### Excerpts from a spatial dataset
───

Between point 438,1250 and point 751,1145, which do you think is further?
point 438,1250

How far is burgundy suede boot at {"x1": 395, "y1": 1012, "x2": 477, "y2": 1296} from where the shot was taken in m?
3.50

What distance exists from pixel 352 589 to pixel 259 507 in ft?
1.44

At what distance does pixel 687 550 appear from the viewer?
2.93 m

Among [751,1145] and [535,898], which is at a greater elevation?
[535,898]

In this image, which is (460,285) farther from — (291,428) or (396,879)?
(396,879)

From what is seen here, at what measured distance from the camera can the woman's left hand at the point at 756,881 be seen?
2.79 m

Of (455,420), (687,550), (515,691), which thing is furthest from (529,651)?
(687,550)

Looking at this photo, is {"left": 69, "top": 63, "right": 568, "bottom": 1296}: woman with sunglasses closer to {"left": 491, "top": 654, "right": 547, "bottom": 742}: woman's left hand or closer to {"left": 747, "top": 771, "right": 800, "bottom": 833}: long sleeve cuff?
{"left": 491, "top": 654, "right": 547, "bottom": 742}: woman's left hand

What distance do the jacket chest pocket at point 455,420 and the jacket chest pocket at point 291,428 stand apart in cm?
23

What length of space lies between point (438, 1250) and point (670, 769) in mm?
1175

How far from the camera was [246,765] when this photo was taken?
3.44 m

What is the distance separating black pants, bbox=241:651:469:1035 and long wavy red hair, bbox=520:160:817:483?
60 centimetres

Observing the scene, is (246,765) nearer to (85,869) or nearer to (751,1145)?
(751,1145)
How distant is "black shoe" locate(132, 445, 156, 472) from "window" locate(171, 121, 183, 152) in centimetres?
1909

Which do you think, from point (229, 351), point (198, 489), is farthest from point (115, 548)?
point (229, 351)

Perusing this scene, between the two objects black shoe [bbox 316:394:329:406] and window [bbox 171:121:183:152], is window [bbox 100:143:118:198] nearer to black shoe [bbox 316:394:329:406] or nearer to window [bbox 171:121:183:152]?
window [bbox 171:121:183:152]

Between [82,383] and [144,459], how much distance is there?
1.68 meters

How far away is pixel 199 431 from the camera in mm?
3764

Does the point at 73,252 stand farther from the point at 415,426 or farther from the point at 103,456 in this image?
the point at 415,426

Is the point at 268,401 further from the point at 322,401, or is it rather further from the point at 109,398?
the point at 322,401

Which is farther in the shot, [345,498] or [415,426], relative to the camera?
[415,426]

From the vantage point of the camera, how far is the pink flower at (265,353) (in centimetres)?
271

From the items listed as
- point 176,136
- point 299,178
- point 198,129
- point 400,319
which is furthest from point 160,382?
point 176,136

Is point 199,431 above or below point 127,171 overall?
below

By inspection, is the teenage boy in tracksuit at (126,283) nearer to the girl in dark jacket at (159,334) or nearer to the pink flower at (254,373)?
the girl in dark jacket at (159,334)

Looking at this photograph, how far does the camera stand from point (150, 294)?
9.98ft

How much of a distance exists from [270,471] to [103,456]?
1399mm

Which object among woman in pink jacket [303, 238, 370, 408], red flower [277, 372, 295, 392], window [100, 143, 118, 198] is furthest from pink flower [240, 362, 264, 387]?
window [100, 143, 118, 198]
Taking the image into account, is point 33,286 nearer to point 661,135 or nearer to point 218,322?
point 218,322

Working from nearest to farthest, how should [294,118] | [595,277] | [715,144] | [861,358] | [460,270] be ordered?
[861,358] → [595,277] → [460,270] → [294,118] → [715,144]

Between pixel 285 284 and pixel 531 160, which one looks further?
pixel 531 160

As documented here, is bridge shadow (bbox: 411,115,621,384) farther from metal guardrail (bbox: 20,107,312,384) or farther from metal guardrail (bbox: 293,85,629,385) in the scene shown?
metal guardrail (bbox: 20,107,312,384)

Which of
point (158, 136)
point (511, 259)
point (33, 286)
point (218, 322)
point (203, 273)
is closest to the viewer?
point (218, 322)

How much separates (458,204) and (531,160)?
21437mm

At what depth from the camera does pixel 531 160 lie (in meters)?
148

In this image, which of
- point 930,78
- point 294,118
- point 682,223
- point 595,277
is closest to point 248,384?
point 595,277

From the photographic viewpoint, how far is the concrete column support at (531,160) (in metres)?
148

───

### Short task
Output every row verbatim, from the line containing "Is the point" down through the last of the rows, with both ends included.

### Task output
Is the point at 268,401 further from the point at 322,401, or is it rather further from the point at 109,398?
the point at 322,401

Which is farther in the shot, [345,498] or [415,426], relative to the camera?
[415,426]

From the vantage point of the camera, how far is the pink flower at (265,353) (in centimetres)?
271

From the items listed as
- point 176,136
- point 299,178
- point 198,129
- point 400,319
which is furthest from point 160,382?
point 176,136

Is point 199,431 above or below point 127,171 overall?
below

By inspection, is the teenage boy in tracksuit at (126,283) nearer to the girl in dark jacket at (159,334) or nearer to the pink flower at (254,373)?
the girl in dark jacket at (159,334)

Looking at this photograph, how far does the camera stand from point (150, 294)?
9.98ft

How much of a distance exists from [270,471] to [103,456]?
1399mm

Which object among woman in pink jacket [303, 238, 370, 408], red flower [277, 372, 295, 392], window [100, 143, 118, 198] is furthest from pink flower [240, 362, 264, 387]?
window [100, 143, 118, 198]
Taking the image into account, is point 33,286 nearer to point 661,135 or nearer to point 218,322?
point 218,322

Working from nearest to farthest, how should [294,118] | [595,277] | [715,144] | [861,358] | [460,270] be ordered?
[861,358] → [595,277] → [460,270] → [294,118] → [715,144]

Between pixel 285 284 and pixel 531 160, which one looks further?
pixel 531 160

As documented here, is bridge shadow (bbox: 411,115,621,384) farther from metal guardrail (bbox: 20,107,312,384) or farther from metal guardrail (bbox: 293,85,629,385) in the scene shown?
metal guardrail (bbox: 20,107,312,384)

Which of
point (158, 136)
point (511, 259)
point (33, 286)
point (218, 322)
point (203, 273)
is closest to the viewer?
point (218, 322)

How much separates (458,204) and (531,160)?
21437mm

At what depth from the camera does pixel 531 160 lie (in meters)?
148

In this image, which of
- point 930,78
- point 294,118
- point 682,223
- point 595,277
is closest to point 248,384?
point 595,277

From the photographic viewpoint, how far is the concrete column support at (531,160) (in metres)?
148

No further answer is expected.